Doit dès lors être approuvé l’arrêt qui, après avoir constaté que le licenciement avait été prononcé pour faute, pour des faits qui, bien que commis au cours d’un voyage organisé par l’employeur à titre de récompense, s’étaient déroulés hors du temps et du lieu de travail, ce dont il ressortait qu’ils relevaient de la vie personnelle du salarié et ne pouvaient constituer un manquement aux obligations découlant de son contrat de travail, en déduit que ce licenciement disciplinaire est dénué de cause réelle et sérieuse, sans qu’il y ait lieu de rechercher si le comportement de l’intéressé avait créé un trouble caractérisé au sein de l’entreprise.
Cass. soc., 22 janvier 2025, n°23-10.888
Rupture résultant du refus du salarié d’une modification de son contrat pour un motif non inhérent à sa personne : licenciement économique dont la CRS repose sur le motif de la modification
Il résulte du code civil (art. 1134) et du code du travail ( art. L. 1233-3 dans sa rédaction antérieure à la loi n° 2016-1088 du 8 août 2016, et L. 1233-16), d’une part, que le seul refus par un salarié d’une modification de son contrat de travail ne constitue pas une cause réelle et sérieuse de licenciement et, d’autre part, que la rupture résultant du refus par le salarié d’une modification de son contrat de travail, proposée par l’employeur pour un motif non inhérent à sa personne, constitue un licenciement pour motif économique.

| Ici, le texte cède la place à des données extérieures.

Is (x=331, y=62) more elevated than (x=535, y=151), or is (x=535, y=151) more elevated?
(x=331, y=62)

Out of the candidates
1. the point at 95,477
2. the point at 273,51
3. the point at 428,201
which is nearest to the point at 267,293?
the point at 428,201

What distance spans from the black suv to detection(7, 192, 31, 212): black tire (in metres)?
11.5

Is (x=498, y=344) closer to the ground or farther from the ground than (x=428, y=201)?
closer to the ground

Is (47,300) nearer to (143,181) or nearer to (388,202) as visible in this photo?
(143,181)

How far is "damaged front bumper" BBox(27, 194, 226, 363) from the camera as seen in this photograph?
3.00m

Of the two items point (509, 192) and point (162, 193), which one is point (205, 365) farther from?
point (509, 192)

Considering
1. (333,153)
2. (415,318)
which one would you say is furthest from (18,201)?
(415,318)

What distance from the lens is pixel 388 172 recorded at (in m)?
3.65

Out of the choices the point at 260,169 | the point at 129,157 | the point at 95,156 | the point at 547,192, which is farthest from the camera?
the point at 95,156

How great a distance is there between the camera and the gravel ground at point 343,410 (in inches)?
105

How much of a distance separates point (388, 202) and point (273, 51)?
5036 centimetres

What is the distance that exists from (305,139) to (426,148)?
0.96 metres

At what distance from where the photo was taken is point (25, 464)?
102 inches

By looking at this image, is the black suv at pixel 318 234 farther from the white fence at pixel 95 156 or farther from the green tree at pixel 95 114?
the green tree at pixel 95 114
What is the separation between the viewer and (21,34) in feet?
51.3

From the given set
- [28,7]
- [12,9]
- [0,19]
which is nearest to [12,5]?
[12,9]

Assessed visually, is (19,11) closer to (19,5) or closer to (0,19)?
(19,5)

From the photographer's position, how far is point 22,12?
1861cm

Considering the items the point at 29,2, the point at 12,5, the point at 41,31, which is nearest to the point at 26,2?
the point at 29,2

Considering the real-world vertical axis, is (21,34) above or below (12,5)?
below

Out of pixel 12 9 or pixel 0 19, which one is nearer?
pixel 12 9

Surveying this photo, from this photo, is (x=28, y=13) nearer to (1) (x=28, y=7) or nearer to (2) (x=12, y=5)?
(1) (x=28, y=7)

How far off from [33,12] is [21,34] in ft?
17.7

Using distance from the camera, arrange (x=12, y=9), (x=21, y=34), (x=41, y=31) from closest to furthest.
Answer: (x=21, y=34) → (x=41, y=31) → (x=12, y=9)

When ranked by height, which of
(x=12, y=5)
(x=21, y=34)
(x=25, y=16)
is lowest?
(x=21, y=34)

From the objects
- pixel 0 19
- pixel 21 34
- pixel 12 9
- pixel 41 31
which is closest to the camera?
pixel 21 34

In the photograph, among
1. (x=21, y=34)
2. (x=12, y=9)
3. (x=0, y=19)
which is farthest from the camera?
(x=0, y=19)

Doit dès lors être cassé l’arrêt qui retient que le licenciement repose sur une cause réelle et sérieuse, alors qu’il résultait de ses constatations que le motif de la modification du contrat de travail refusée par le salarié résidait dans la volonté de l’employeur d’externaliser ses activités commerciales et qu’il n’était allégué, ni dans la lettre de licenciement, ni dans les conclusions de l’employeur qui se bornait à soutenir que le refus par le salarié des postes qui lui avaient été proposés caractérisait une situation intolérable et inacceptable, que cette réorganisation résultait de difficultés économiques ou de mutations technologiques ou qu’elle était indispensable à la sauvegarde de la compétitivité de l’entreprise, en sorte que le licenciement était sans cause réelle et sérieuse.